PhD Defense of Mehmet Fatih Sahin
On April 27th 2023, Mehmet Fatih Sahin, a PhD student at LIONS lab, successfully defended his PhD thesis. The thesis, entitled "Augmented Lagrangian Methods for Provable and Scalable Machine Learning" was supervised by Prof. Volkan Cevher.
Non-convex constrained optimization problems have become a powerful framework for modeling a wide range of machine learning problems, with applications in k-means clustering, large-scale semidefinite programs (SDPs), and various other tasks. As the performance of these methods on real-world tasks has shown promising results, the need to develop efficient algorithms and understand their theoretical properties has become increasingly important.

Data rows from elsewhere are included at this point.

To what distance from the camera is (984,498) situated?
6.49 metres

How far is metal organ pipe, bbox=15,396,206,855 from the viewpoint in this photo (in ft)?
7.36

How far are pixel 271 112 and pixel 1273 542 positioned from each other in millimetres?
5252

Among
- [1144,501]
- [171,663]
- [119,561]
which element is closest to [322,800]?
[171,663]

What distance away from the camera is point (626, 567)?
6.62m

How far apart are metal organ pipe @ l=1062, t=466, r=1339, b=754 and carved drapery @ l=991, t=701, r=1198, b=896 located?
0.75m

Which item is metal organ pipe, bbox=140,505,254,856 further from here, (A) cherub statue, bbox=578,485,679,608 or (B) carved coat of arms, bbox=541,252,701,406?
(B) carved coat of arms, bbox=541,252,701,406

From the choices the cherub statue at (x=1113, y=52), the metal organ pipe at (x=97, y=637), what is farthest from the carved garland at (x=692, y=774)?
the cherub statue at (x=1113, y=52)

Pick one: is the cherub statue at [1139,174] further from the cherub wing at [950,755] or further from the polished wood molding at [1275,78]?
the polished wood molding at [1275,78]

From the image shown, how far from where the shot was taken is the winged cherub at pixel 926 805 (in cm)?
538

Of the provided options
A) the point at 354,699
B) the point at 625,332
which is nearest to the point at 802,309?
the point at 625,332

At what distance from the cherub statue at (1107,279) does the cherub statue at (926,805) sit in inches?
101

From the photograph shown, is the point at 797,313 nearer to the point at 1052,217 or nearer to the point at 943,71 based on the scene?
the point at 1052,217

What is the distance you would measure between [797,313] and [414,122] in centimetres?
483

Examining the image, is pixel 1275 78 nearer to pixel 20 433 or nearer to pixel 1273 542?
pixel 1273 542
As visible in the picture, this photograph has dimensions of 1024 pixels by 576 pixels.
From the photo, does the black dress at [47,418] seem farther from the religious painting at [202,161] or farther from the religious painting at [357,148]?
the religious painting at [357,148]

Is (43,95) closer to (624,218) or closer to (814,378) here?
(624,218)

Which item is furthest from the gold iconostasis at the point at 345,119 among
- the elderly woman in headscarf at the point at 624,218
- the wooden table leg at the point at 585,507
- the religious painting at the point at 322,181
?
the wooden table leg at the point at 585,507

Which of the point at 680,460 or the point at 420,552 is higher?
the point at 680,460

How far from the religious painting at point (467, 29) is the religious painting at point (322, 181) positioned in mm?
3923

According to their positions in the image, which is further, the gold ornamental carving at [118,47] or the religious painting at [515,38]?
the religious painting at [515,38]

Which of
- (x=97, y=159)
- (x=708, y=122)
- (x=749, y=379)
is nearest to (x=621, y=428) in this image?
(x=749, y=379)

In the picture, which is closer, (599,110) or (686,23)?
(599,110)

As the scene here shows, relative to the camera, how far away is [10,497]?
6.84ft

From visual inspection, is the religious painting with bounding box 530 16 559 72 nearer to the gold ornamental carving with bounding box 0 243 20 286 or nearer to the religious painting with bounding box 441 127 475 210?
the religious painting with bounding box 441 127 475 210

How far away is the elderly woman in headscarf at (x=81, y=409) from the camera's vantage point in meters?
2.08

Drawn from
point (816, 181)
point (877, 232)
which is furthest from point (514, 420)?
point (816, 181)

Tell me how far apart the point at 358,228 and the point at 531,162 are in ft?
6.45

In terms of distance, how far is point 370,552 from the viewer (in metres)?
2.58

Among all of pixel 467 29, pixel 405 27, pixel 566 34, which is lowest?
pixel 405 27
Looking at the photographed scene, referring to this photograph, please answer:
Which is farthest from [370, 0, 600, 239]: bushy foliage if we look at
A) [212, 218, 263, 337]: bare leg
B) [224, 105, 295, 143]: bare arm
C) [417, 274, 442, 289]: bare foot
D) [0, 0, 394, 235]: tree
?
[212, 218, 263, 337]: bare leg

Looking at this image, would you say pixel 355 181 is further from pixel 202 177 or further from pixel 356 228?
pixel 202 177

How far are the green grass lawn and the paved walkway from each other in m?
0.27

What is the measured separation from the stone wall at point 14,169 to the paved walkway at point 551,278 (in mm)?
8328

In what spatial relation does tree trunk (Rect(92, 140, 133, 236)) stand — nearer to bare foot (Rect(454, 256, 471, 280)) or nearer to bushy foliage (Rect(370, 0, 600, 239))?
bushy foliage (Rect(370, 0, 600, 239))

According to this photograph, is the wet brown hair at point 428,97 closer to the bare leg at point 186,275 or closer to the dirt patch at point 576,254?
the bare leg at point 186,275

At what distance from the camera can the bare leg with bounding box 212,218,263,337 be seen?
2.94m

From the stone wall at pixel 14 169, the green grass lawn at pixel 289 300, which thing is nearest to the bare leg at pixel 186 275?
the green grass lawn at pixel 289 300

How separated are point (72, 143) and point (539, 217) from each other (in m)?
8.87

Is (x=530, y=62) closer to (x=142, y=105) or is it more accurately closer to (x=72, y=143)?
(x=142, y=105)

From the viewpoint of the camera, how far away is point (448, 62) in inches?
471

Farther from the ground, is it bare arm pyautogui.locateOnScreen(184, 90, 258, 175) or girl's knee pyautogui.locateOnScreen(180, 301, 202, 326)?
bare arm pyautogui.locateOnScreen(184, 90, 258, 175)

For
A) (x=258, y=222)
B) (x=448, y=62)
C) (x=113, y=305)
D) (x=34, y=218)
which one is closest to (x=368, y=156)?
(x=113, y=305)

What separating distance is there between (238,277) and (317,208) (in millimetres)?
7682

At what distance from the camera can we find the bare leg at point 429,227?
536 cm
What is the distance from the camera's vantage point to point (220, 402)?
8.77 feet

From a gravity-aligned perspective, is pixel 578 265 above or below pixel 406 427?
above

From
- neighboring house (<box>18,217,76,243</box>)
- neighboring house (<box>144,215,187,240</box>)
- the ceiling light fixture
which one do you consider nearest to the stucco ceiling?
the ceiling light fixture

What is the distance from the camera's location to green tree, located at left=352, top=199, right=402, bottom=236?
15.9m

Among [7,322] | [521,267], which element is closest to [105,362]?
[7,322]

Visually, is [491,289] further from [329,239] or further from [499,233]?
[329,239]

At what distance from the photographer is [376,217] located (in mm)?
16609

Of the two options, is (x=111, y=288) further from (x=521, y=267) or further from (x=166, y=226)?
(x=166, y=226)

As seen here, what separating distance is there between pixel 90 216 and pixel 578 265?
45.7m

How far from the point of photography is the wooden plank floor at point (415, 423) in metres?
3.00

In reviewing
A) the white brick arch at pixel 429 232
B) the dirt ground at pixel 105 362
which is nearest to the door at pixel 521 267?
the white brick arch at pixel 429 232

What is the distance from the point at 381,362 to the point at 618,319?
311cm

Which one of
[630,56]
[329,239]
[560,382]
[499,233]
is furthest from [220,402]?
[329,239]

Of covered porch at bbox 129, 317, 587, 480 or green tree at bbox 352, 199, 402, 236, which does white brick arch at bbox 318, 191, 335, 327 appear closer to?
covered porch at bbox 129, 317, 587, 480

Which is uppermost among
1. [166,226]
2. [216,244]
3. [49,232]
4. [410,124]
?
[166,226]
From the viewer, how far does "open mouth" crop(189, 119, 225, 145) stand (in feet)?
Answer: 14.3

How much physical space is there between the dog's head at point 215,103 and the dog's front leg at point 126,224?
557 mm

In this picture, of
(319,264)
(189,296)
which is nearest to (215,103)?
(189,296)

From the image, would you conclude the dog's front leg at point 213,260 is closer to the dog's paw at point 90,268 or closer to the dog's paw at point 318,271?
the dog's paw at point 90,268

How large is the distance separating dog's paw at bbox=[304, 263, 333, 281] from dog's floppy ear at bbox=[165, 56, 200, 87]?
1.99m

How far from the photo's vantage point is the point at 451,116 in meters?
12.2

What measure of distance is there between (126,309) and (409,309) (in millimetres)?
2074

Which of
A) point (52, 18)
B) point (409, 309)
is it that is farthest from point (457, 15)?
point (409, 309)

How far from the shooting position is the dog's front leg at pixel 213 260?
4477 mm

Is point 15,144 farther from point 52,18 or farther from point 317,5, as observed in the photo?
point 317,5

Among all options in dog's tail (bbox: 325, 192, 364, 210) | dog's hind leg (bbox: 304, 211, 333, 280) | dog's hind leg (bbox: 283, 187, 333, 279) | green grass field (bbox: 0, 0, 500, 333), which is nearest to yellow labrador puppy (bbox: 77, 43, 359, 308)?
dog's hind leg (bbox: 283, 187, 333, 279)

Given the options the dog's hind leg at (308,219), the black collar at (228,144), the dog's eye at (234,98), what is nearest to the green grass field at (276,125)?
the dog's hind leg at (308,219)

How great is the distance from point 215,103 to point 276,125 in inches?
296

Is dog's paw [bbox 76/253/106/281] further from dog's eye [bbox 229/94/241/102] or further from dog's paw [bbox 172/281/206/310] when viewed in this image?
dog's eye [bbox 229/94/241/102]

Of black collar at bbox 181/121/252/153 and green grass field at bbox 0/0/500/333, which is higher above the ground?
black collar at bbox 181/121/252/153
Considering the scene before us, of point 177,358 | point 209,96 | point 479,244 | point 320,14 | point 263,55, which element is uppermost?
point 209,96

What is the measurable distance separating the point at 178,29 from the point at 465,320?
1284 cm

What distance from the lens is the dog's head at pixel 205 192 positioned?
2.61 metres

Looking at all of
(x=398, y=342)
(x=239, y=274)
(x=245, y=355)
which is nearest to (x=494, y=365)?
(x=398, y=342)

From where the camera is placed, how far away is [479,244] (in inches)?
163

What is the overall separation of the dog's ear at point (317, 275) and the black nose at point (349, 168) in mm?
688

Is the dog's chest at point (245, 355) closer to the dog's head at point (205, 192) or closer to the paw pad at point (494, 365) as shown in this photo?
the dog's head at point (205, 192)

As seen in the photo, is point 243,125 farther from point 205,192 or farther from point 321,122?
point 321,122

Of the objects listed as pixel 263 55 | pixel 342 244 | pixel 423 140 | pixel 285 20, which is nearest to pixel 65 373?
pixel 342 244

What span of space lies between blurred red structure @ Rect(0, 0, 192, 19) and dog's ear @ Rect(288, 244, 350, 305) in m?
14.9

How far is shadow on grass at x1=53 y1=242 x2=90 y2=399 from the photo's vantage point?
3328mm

Augmented Lagrangian methods provide strong tools for solving constrained problems by breaking them down into a sequence of relatively easier unconstrained subproblems. Theoretical properties of these methods have been extensively studied for problems where both the objective function and constraints are convex. Additionally, there have been efforts to provide convergence guarantees to the first-order stationary points of constrained problems when only the objective function is non-convex. However, the scenario in which the objective function and constraints are both non-convex has yet to be sufficiently explored.
This thesis is dedicated to the development and theoretical analysis of algorithms that are grounded in the Augmented Lagrangian method, with an emphasis on efficiency and practicality.
First, we introduce a generic inexact Augmented Lagrangian framework that enables the use of either first-order or second-order sub-solvers in the subproblems to attain convergence guarantees for the first (or second) order stationary points of the original constrained problem.
Second, we direct our attention to a more specialized algorithm aimed at solving semidefinite programming (SDP) problems by factorizing the decision variable. We obtain the rate of convergence with an augmented Lagrangian method which combines aspects of both linearized and inexact augmented Lagrangian methods.
Finally, we present a linearized alternating direction method of multipliers (ADMM) framework that is more practical and requires only two consecutive proximal gradient steps on the primal variables and a gradient ascent step in the dual.
The numerical evidence on various machine learning tasks, including causal learning, clustering and maximum cut problems shows the practicality of proposed algorithms.